_TASK ITEM_. Leaving out all pictures, restate word for word the lines from the one with "月世界的學名|泥岩惡地形。高雄田寮" through the last line of the entries.

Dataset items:
Start of Block
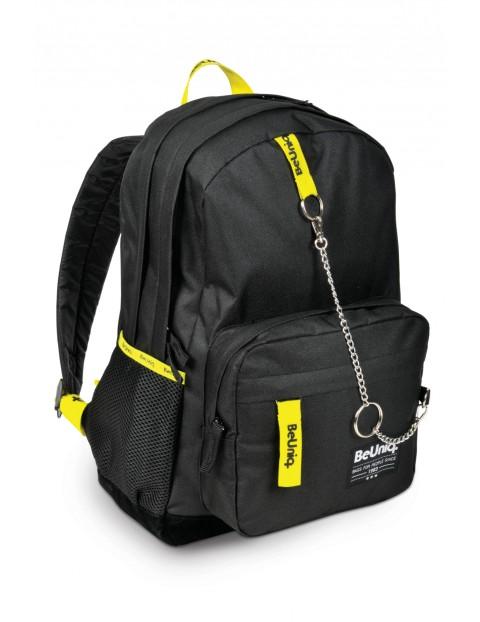 Czarno-żółty plecak młodzieżowy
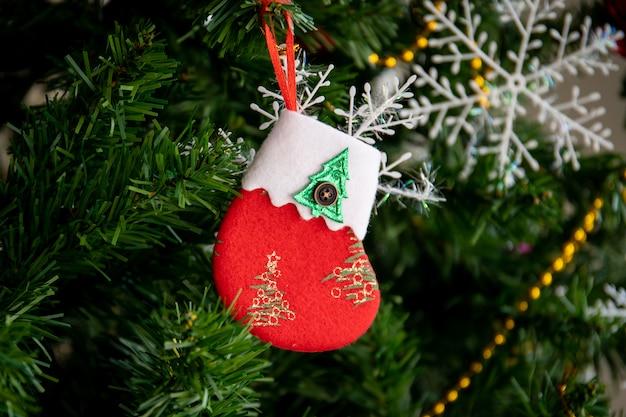 Маленькие красные носочки санты украшенные на елке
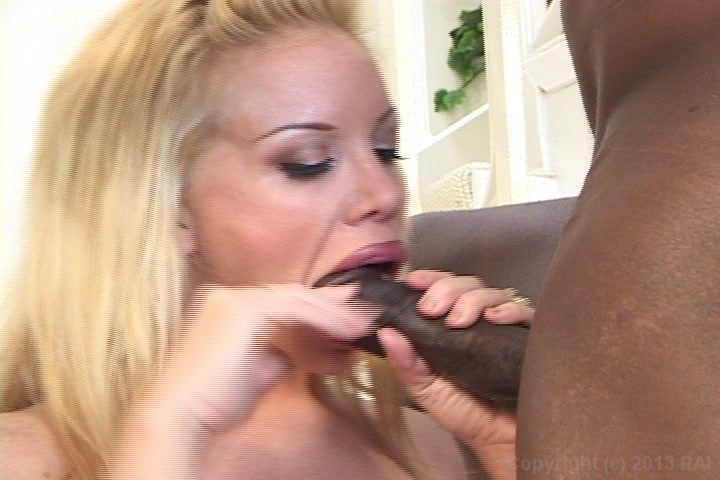 lesbian squirting on pussy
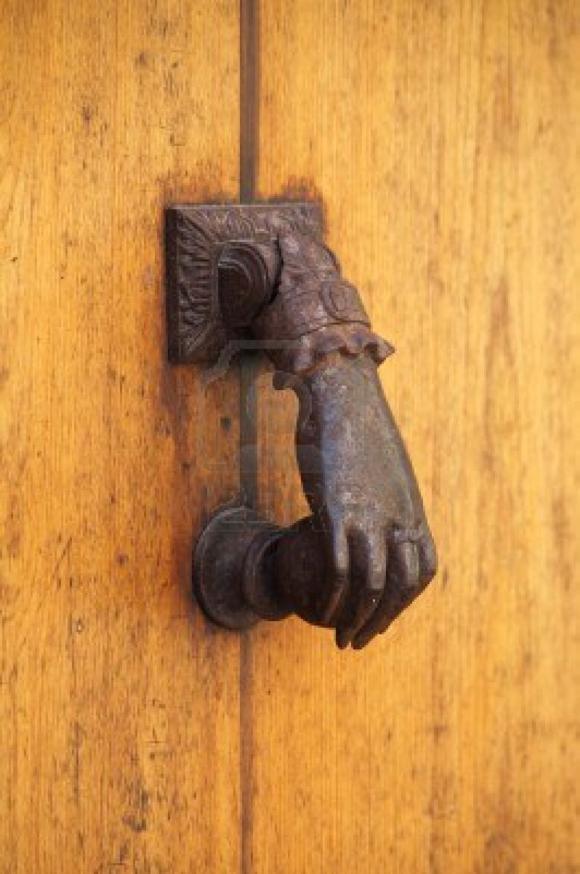 20140529120052-14154618-antiguo-llamador-de-bronce-en-una-puerta-de-madera-580x874.jpg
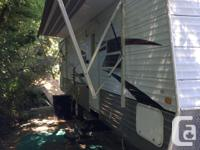 32 feet. Crossroads Zinger Bunkhouse model with 4 bunks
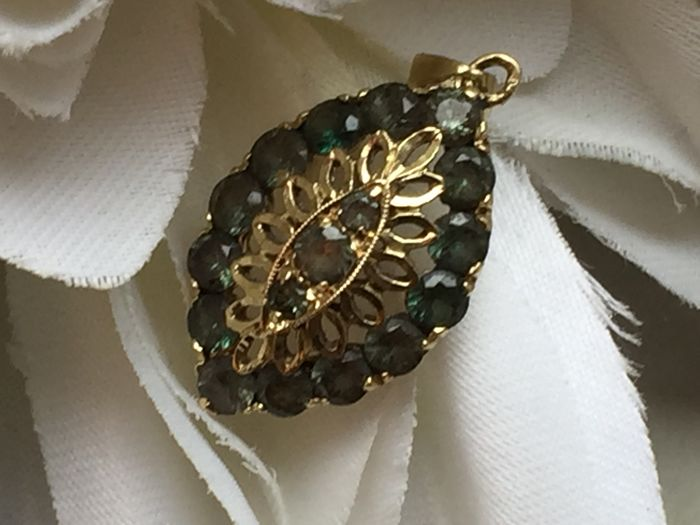 Gold pendant with Emerald, no reserve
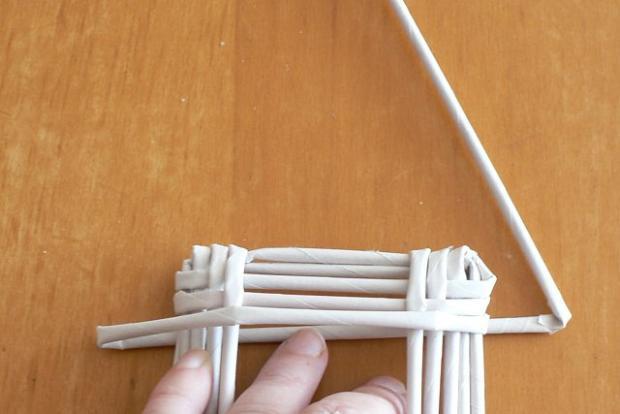 Fotopostup na papierové pletenie - pletený domček 8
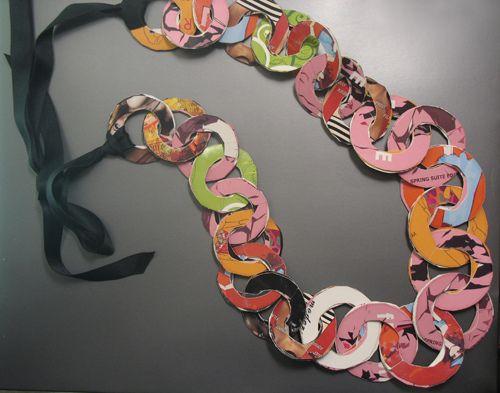 Paper Link Necklace by artistic aya, via Flickr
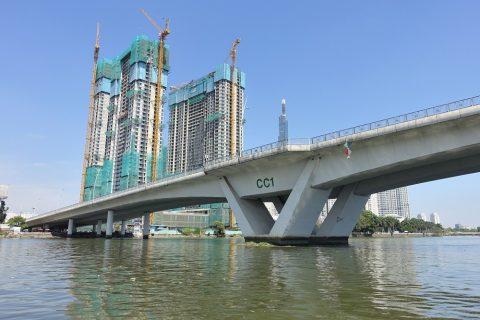 saigon-water-bus/橋の下
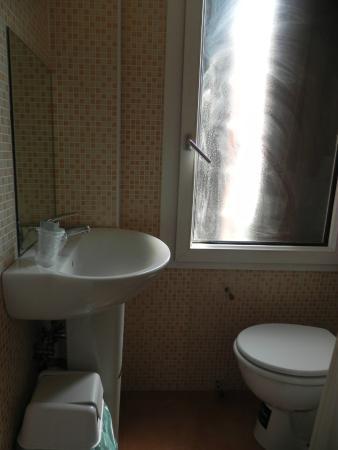 Hotel Giovannina: Baño pequeño pero comodo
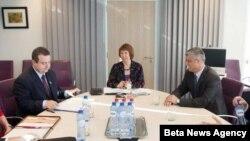 Premijer Srbije Ivica Dačić, visoka predstavnica Evropske unije Ketrin Ešton i predsednik Vlade Kosova Hašim Tači razgovaraju tokom šeste runde dijaloga, 4. marta 2013. godine u Briselu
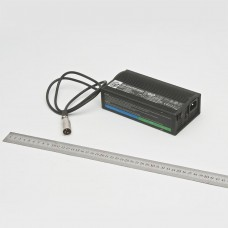 Зарядное уcтройство универсальное для аккумуляторов-мод. PF2405L к креслу-коляске FS111A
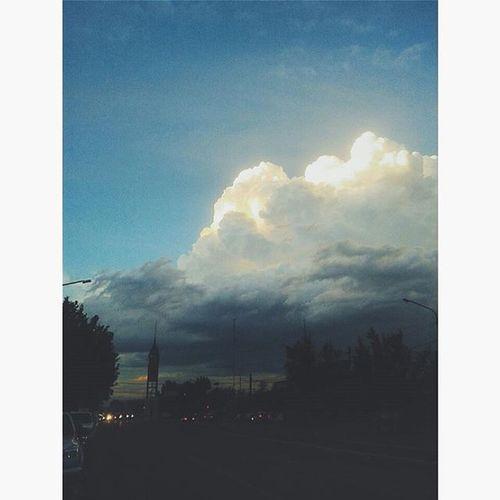 Solo un atardecer...!! Sunset Justasunset Clouds Mavelous Capturetheday Yesterday Instamoment VSCO Vscocam Godcreation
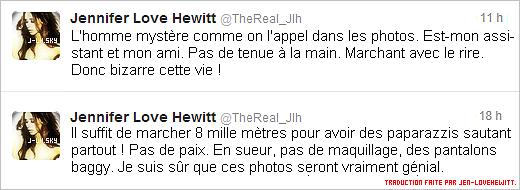 .07/08/12 : Jennifer Love Hewitt (si joyeuse de revoir ses amis les pap's) a été vue marchant avec son assistant..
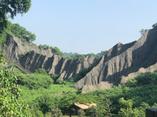 月世界的學名|泥岩惡地形。高雄田寮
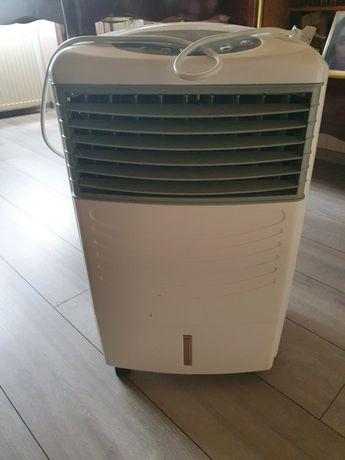 Klimatyzer oczyszcza i nawilża powietrze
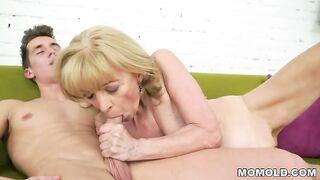 Der Junge leckt die Vagina der alten Großmutter und fickt sie nach Cooney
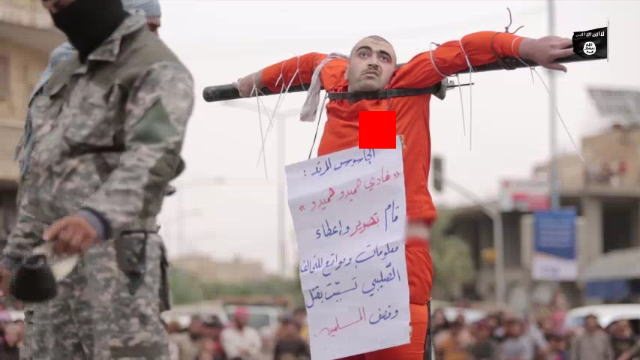ISISに十字架に貼り付け心臓をナイフで刺された男性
End of Block
_RESPONSE TO THE TASK_.
 月世界的學名|泥岩惡地形。高雄田寮
 Klimatyzer oczyszcza i nawilża powietrze
 Der Junge leckt die Vagina der alten Großmutter und fickt sie nach Cooney
ISISに十字架に貼り付け心臓をナイフで刺された男性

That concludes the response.